Por tanto, estamos ante un show que es totalmente diferente a lo que hayamos visto. De él me quedo con la sensación de ver el mayor enfrentamiento de dos protagonistas siendo éstos hijo y padre, siendo su propia cabeza en constante ebullición. Me quedo con la escena del beso a Darlene, de la reunión a la mesa, del baile con Angela mientras suena Perfume Genius, del descubrimiento de la cárcel, etc.

Pero por desgracia, la serie ha pegado un bajón considerable en la segunda temporada. El típico error de junta de guionistas ¿por qué no hacemos que esos personajes que nunca hablan, hablen? Y de ello han convertido a Darlene en una nazi de acento posh inaguantable, de sus compañeros hackers que no tienen nada de carisma y a los que se les ha dado un peso que no deberían de haber tenido en la segunda temporada. De un Mr. Robot desaparecido. De un conflicto con su padre que no deja de ser: “Te grito porque me sale de los cojones gritarte”. 
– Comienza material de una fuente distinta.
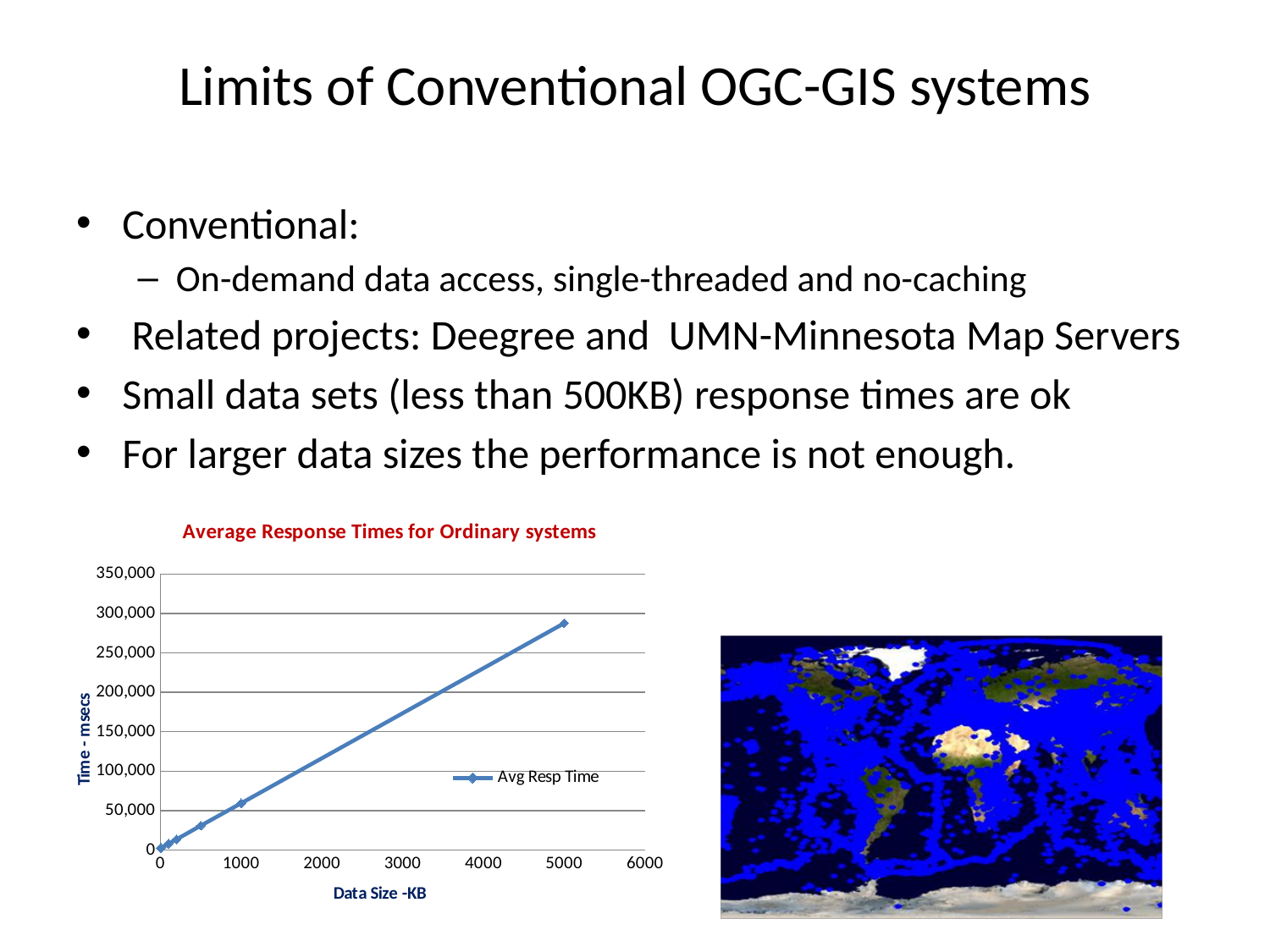
Does the average response time rise or fall as data size increases along the x axis? rise Which data size has the highest average response time, 1000 KB or 5000 KB? 5000 KB What is the name of the series shown in the chart's legend? Avg Resp Time Is the value for Avg Resp Time at a data size of 5000 KB greater or less than 250,000? greater Is the value for Avg Resp Time at a data size of 5000 KB greater or less than 300,000? less What is the label of the chart's x axis? Data Size -KB What kind of chart is shown on the slide? line chart What is the title of the chart on the slide? Average Response Times for Ordinary systems Is the value for Avg Resp Time at a data size of 1000 KB greater or less than 100,000? less How many series does the chart's legend list? 1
Doce capítulos por temporada son demasiados para Mr. Robot. A veces más no es mejor. Me hubiese gustado que hubiese tenido tres o cuatro capítulos de una hora en una temporada que 24 en dos. Pero eso es cuestión de gustos.

Recomiendo su visionado puesto que habla de una sociedad muy nuestra: la de la información. Si sabemos a quién dar dicha información ganaremos poder. Si no sabemos a quién, estaremos poniendo en peligro nuestra propia persona. Que Mr. Robot nos proteja.